June 15, 2021 "Information
Clearing House" - - "Moon
Of Alabama" -
On June 16 the Presidents of Russia and the
United States
will hold talks:
Biden ends the trip Wednesday with summit in
Geneva with Russia’s Vladimir Putin. The White
House announced Saturday that the leaders
will not hold a joint news conference
after meeting, removing the opportunity
for comparisons to the availability that
followed Trump and Putin’s 2018 Helsinki summit
in which Trump sided with Moscow over his own
intelligence agencies.
Aides have suggested that the U.S. did not
want to elevate Putin further by having the two
men appear together in such a format. Others
have expressed concern that Putin could try to
score points on Biden, 78, who will be in the
final hours of a grueling eight-day European
trip.
The real reason for not holding a joint press
conference is of course that a senile Biden is
likely to
brabble some nonsense and ruin the summit spin
his minders want to put out there.
The U.S. initiated the summit which comes early
in Biden's presidency. The not yet answered question
is why, and what the U.S. wants to achieve with it?
The short answer, discussed in length below, is
that:
- The U.S. wants to take on China. The U.S.
recognized that it can not take on China and
Russia simultaneously. Russia must thus be split
from its China alliance and brought back into
Europe.
- Russia's new strategic weapon systems may
enable a first strike on the U.S. A new
strategic arms agreement is the only way to
avert that existential threat. (It would also
save a lot of money.)
Both of these strategic aims are unlikely to get
achieved because the U.S. foreign policy community
is still misjudging the global situation as well as
Russia's strength and position. It wants the summit
to fail.
Now the long version.
In an essay published on his email list
Prof. Michael Brenner, a regular reader of
Moon of Alabama, gives his answer to our
questions:
Biden, long the absentee overseer of Ukraine
under Obama, backed a plan to put an end to the
secessionist, Russified provinces of Lugansk and
Donetsk in the Donbass. It was seen as a way to
discipline Vladimir Putin whose interference in
Syria and blood-minded actions elsewhere
irritated American policy-makers, to complete
Russia’s isolation (along with an overthrow of
the Belarus government), and to solidify NATO/EU
control of the European continent.
Washington expanded its program of arming and
training the Ukrainian army arm and militias
(including the neo-Nazi Azov battalion), gave
President (and ex-comedian) President Vladimir
Zielenski the green light to move his military
to the contact line, and led an orchestrated
denunciation of Russia and all its work loudly
reinforced by the ever-obedient chorus of
European dependents. Biden himself struck the
tone in declaring that Putin was a ‘killer.’
It was classic coercion via military
intimidation – although hardly classic
in insulting your opponent unless you follow up
with a bugle call for attack. The entire project
is now in ruins – a miserable failure. The ‘why’
carries heavy – if unrecognized – lessons.

Tasks to carry out:
A – Decide whether each statement agrees with the summit article. Answer yes or no for each, and quote the exact words from the summit article that decide it.
(i) The White House said the two leaders would hold a joint news conference after the meeting.
(ii) The summit was initiated by the U.S.
(iii) At the summit, Biden would be at the start of his European trip.
B – Write the next part of the summit article, starting right after its final sentence.

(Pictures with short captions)
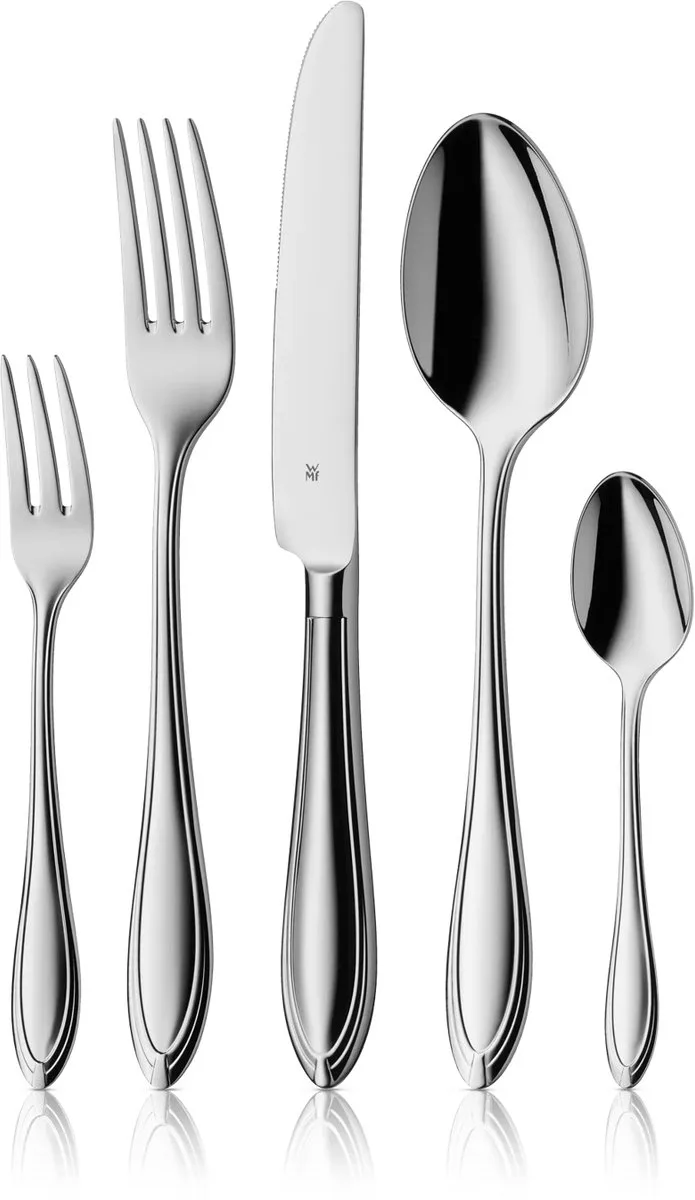 Verona Bestekset 1189006044 - 24-delig - Cromargan® RVS - 6 personen de WMF en Roestvrijstaal – photo produit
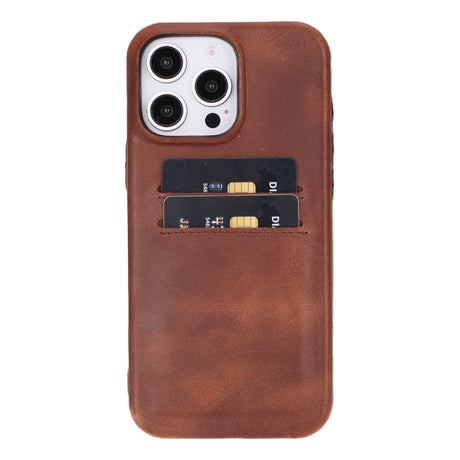 iPhone 16 Pro Max Leather Snap-on wallet case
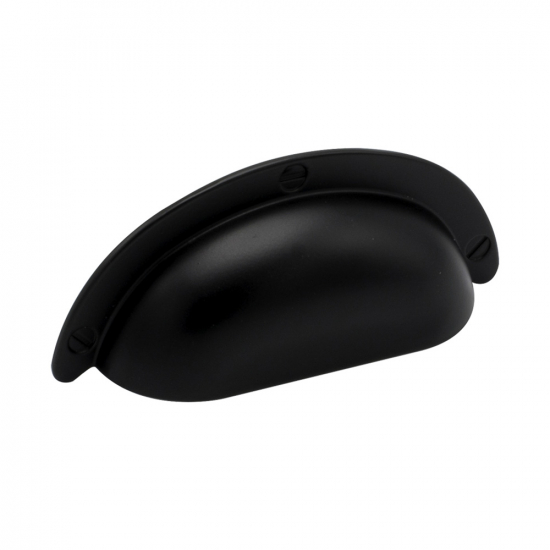 Poignées Coquille 3922 - 64mm - Noir Antique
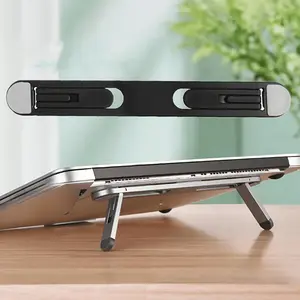 Portable Foldable Laptop Stand - Adjustable, Heat Dissipation Design, Durable ABS Material, 1 Piece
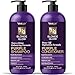 VANIDOX Sulfate Free Brass Toning Purple Shampoo and Conditioner Set for Blondes, Brown Highlighted, or Bleached Hair, Shampoo for Blondes Infused with Purple Rice Extract (16 fl oz each) - Image 2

Expected responses:
A –
(i) No: "the leaders will not hold a joint news conference after meeting"
(ii) Yes: "The U.S. initiated the summit which comes early in Biden's presidency."
(iii) No: "who will be in the final hours of a grueling eight-day European trip"

B –
The Kremlin had given clear signs that it no
longer was going to turn the other cheek to what
it saw as hostile, belittling Western moves. The
eastward expansion of NATO right to Russia’s
border, the Washington approved Georgian assault
on South Ossetia by American trained/advised
forces, the color revolutions culminating in the
American instigated Nuland coup in Kiev that
toppled a democratically elected President,
undocumented accusations of meddling in the
tranquil waters of American politics, the
repeated sanctions, the relentless campaign to
sabotage Nordstrom II etc. etc. Those clear
signs were ignored, as are all other facts that
don’t conform with the self-serving,
self-deluding Washington narrative. There, gross
misinterpretations of conditions in Russia
prevail.
They truly believe that Navalny is the
country’s great white hope when in truth his
modest support lies only among the liberal
intelligensia of Moscow and St. Petersburg.
Putin’s popularity, especially in regard to
relations with the West, is undiminished. The
public fully backs Putin. Moreover, he is at the
’soft’ end of a continuum among political elites
- including officials within his government.
Hence, his response to the renewed threat to the
Donbass was quick and decisive. He deployed
75,000 heavily armed army units with supporting
air power to the border while Lavrov stated
baldly that any offensive by the Ukrainians
would be met with overwhelming force, and that
would mean the destruction of the current
Ukrainian regime.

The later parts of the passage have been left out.